No solo fue el cerebro, sino también el escudo: los Power Rankings de la FIFA lo coronaron como el mejor jugador defensivo del Mundial con 8,23 y España apenas encajó un gol en toda la competición, una casualidad que en realidad era pura jerarquía. Allí está todo el mundo mirando, y todos miraban a Rodri, el futbolista que corrió más que nadie y al mismo tiempo dio el mayor número de pases para superar defensas, ese director de orquesta del que Guillem Balagué dijo: «No solo es el tipo que recorrió más distancia, está en su punto más alto, a nivel Balón de Oro, este es el equipo de Rodri». Con un 93 por ciento de acierto en pases y 799 intentados, él dictó el tempo de cada encuentro, convirtiendo el centro del campo en su propio pentagrama y a sus compañeros en músicos que seguían su compás.

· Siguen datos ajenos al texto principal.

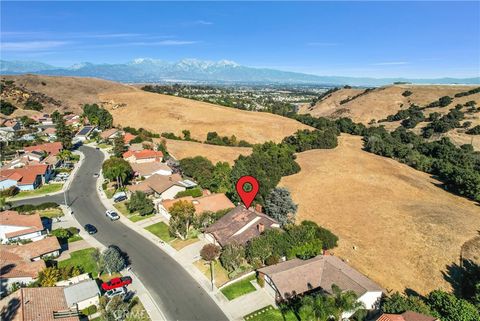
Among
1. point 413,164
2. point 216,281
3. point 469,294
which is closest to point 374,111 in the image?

Con esta conquista, Rodri entró en un club reservado para mitos: es apenas el cuarto jugador masculino en ganar Mundial, Eurocopa, Champions y Balón de Oro, junto a Müller, Beckenbauer y Zidane, y solo el segundo, tras Messi, en sumar ese cuarteto con el Balón de Oro del Mundial en la vitrina.

Al levantar el trofeo en Nueva Jersey con el Balón de Oro individual bajo el brazo, Rodri no era el máximo goleador ni el más vistoso, pero sí el mejor, el que con su pausa y su precisión nos recordó que el fútbol también se gana desde el silencio y la constancia. Porque aunque digan que no es fácil enamorarse de una superestrella, él, con su grandeza discreta, nos enamoró a todos, porque cuando el mundo preguntó ¿de dónde tú has salido?, Rodri respondió con un pase, una recuperación y un partido perfecto, y el universo del balón, rendido ante su brillo, supo que aquella superestrella no necesitaba focos porque llevaba la luz dentro, justo donde nacen las leyendas.